The complete example can be found in the notebook: semantic-kernel_04-azure-ai-mcp-agent.ipynb
from semantic_kernel import Kernel
from semantic_kernel.agents import ChatCompletionAgent
from semantic_kernel.connectors.ai.open_ai import AzureChatCompletion
from semantic_kernel.connectors.mcp import MCPSsePlugin
from contextlib import AsyncExitStack
from dotenv import load_dotenv
from os import environ
import asyncio
load_dotenv(override=True)
kernel = Kernel()
kernel.add_service(AzureChatCompletion(
service_id="chat",
deployment_name=environ["AZURE_OPENAI_MODEL"],
endpoint=environ["AZURE_OPENAI_ENDPOINT"],
api_key=environ["AZURE_OPENAI_API_KEY"]
))
plugin_names = ["weather", "search", "energy"]
messages = [
"What data centers are in 'critical'?",
"Describe the resource intensity of data center facility infrastructure"
]
async with AsyncExitStack() as stack:
plugins = []
for plugin_name in plugin_names:
plugin = await stack.enter_async_context(
MCPSsePlugin(
name=plugin_name,
url=f"{environ['MCP_SERVER_URL']}/{plugin_name}/sse"
)
)
plugins.append(plugin)
agent = ChatCompletionAgent(
kernel=kernel,
name="MultiPluginAgent",
plugins=plugins
)
for msg in messages:
print("------------------------------------------------\n")
print(msg)
response = await agent.get_response(messages=msg)
print(response)
print("\n------------------------------------------------\n")

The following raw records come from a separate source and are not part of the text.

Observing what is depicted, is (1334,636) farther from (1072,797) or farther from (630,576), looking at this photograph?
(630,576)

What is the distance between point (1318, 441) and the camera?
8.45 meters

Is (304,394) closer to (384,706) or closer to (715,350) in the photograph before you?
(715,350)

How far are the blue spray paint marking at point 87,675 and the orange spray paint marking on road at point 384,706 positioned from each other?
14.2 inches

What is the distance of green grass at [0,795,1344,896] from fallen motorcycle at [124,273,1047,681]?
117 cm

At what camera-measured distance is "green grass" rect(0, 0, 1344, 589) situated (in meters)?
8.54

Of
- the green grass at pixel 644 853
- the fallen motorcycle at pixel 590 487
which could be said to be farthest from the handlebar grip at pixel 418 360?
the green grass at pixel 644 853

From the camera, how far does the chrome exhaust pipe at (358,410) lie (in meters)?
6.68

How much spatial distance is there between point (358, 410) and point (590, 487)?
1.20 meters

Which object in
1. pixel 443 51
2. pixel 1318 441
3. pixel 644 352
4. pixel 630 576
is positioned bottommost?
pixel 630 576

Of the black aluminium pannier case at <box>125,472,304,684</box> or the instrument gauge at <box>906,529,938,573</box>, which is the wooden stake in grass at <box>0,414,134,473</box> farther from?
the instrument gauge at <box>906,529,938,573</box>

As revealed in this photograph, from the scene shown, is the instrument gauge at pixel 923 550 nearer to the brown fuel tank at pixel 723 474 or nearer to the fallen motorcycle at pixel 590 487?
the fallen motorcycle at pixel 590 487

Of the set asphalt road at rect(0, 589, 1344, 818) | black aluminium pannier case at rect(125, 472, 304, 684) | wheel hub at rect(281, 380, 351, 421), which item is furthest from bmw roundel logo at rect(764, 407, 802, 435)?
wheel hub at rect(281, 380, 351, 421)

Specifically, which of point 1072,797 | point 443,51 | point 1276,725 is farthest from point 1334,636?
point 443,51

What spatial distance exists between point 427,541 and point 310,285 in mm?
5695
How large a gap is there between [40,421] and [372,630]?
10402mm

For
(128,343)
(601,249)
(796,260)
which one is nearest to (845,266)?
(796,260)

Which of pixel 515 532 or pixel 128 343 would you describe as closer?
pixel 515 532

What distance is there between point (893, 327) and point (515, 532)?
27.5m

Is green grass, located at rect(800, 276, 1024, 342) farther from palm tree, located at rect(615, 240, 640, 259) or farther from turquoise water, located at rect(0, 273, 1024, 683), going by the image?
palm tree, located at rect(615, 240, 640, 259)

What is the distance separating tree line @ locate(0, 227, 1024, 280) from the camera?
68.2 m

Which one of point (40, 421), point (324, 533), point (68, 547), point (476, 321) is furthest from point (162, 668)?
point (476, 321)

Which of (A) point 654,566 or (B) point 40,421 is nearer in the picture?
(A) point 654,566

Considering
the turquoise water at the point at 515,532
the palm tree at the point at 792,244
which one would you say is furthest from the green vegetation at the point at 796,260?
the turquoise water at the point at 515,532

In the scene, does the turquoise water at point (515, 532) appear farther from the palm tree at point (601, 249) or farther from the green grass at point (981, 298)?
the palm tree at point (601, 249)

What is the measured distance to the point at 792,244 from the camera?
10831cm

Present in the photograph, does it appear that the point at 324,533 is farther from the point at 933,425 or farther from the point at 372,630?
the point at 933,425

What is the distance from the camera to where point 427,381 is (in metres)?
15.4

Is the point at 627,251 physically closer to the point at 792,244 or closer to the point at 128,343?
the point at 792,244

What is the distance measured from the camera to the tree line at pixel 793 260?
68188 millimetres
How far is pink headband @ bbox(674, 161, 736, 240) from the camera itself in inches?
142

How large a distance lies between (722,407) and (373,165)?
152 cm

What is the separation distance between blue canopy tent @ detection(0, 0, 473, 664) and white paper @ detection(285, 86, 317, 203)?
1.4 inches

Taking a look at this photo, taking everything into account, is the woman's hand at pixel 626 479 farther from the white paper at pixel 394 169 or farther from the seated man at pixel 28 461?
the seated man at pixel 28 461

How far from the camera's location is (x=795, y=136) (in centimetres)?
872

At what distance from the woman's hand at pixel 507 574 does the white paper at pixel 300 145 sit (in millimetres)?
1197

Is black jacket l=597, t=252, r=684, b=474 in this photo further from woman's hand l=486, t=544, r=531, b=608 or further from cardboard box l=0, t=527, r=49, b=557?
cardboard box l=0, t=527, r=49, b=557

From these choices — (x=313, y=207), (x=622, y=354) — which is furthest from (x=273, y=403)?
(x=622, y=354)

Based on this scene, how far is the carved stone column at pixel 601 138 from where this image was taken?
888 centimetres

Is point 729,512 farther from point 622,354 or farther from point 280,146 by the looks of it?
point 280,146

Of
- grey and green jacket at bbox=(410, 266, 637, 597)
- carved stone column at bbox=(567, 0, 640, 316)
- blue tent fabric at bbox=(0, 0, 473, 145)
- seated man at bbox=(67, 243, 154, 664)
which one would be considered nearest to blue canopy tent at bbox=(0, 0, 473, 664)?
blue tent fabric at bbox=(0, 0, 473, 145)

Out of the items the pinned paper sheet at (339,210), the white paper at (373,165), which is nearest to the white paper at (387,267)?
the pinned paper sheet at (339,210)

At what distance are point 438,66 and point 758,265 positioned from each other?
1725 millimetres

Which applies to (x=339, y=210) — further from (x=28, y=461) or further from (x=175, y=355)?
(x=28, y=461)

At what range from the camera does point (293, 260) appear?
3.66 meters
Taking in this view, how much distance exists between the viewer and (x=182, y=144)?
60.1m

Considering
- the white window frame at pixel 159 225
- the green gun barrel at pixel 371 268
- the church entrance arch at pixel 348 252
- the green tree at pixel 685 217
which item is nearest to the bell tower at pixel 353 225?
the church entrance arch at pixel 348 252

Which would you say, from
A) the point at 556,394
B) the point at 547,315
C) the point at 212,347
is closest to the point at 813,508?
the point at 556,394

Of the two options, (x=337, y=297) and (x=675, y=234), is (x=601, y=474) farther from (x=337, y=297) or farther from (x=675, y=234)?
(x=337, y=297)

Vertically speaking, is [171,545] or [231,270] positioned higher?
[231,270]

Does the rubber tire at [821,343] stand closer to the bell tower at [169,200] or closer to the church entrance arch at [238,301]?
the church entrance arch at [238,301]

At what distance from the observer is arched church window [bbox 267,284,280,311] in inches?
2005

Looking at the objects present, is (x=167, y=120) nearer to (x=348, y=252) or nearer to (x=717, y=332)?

This structure makes it easy to swap out or add new MCP services without changing your agent logic, supporting dynamic tool invocation and AI reasoning with minimal overhead.
Conclusion
By combining the flexibility of Azure Container Apps, the routing power of NGINX, and the modularity of the Model Context Protocol (MCP), we’ve built a scalable, extensible architecture for AI agents to dynamically discover and interact with remote tools. Whether you’re exposing APIs via OpenAPI, enabling vector-based document retrieval with Azure AI Search, or providing real-time data services, MCP provides a standardized way to make those capabilities accessible to agents.
With both LangGraph and Semantic Kernel integrations demonstrated, this solution shows how you can support multiple orchestration frameworks while maintaining a clean separation of concerns across your agent tooling infrastructure.